The old Wizard cast about bewildered, saw every other soul doing the same …
“It flees!” some Longbeard cried from the parapets above. “The Horde! Fleeeeees!”
A babe wailed into the wake of the man’s ravaged voice, a cry like a bleeding reed.
Achamian turned to the two women, Esmenet, crouched between the knees of her daughter, who grunted and keened. “D-do you he—?”
A thunderous explosion of masculine voices seized all that was visible. Cheers, Achamian realized. Cheering. The Men of the Three Seas threw out their arms, seized one another in disbelief, or simply dropped to their knees and wept. Golgotterath boomed and resounded. Exultation cracked into unhinged exhibitions of incredulity and joy. Men curled into keening, snuffling balls. Men huffed and bellowed like beasts, beat their chests, kicked and stomped carcasses. Men seized elbows and danced their grandmother’s jigs.
The blackness of the Shroud thinned about the back of the northern wind, became as smoked glass. A second daylight broke upon them, one not seen by mortal eyes in an age.
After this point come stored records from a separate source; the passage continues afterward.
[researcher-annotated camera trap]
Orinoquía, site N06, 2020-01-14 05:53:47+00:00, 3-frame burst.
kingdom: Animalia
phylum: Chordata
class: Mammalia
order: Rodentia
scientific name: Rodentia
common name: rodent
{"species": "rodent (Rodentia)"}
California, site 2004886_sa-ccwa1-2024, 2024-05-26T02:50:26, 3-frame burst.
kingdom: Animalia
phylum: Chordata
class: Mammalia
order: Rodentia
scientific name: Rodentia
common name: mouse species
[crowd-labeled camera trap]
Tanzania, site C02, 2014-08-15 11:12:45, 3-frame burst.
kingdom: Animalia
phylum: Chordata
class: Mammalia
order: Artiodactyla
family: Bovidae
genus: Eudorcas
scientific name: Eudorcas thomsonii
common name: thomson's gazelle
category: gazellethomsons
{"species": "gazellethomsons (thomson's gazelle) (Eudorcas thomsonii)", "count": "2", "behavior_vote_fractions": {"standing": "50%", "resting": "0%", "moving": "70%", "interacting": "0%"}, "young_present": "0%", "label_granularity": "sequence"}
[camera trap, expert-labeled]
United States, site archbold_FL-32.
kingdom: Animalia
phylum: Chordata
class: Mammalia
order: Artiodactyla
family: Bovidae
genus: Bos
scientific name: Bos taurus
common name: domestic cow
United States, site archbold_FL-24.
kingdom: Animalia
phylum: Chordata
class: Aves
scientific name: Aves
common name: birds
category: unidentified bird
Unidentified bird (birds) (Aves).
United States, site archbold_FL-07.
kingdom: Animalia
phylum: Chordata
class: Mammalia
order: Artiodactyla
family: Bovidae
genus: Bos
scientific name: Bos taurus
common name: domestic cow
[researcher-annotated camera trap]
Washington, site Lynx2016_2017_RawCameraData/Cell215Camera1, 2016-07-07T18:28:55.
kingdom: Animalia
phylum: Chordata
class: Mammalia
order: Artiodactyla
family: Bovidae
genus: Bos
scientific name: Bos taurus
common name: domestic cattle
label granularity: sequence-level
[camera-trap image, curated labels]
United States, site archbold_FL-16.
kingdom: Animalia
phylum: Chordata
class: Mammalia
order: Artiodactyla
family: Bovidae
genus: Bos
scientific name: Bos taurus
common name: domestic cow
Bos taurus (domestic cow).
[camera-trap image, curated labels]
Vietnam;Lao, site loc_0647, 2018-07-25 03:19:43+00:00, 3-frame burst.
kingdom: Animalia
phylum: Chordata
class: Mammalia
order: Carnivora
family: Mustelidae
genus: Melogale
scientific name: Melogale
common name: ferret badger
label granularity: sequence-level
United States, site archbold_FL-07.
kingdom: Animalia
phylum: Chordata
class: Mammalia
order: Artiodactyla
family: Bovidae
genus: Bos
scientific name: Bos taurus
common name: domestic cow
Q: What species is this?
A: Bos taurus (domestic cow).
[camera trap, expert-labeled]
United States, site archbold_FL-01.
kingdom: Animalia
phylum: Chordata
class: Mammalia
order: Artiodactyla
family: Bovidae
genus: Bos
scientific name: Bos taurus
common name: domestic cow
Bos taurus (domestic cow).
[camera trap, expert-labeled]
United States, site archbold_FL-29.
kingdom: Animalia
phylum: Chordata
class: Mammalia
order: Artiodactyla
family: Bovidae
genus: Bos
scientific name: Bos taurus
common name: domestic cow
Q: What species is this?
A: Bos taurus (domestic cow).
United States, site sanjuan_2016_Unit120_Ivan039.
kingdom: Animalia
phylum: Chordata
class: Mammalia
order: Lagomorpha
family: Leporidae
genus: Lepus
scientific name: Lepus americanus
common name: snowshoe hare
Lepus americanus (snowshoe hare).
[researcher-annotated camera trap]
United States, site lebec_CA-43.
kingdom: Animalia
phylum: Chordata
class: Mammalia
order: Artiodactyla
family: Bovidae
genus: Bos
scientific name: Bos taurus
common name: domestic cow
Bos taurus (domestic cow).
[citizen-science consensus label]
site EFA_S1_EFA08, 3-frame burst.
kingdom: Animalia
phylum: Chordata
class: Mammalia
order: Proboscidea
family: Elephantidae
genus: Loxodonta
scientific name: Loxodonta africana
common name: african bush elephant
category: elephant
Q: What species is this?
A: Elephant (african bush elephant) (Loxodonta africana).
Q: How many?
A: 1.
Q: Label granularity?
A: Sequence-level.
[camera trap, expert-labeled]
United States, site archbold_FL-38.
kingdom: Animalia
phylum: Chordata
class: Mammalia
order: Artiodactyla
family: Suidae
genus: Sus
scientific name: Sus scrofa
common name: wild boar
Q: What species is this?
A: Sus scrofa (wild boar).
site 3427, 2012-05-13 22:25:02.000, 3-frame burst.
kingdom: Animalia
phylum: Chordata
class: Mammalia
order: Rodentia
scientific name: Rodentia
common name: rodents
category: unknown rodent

The babe wailed. The mother sobbed. The second birth would be mercifully quick.
Furtive in the celebratory uproar, Esmenet hurriedly cut the cord with Chipmunk, then bundled the blue slip in a swathe of cloth torn from a corpse. The old Wizard would never know what became of it, the dead twin.
Holding the first bundle to her chest, Mimara wept uncontrollably.
The old Wizard hobbled down from the Bashrag’s great chest, made a seat of its cauldron head. He propped his elbows on his knees, lay his eyes in his palms. Tremors wracked him.
When was a thing over? When was tribulation complete?
Drusas Achamian had a son.
Sunlight fell as a healer’s hand, fingers breaking through the tatters of the Shroud, blessing pockets of ruin with dulcet illumination. Those touched looked out and wondered, their faces blackened for soot and gore. They saw rays as enormous as the Horn only spectral and pure, threading slow mountains of smoke and dust that tumbled orange, black, and dun to the rib of the sky, glowing through septic fumes.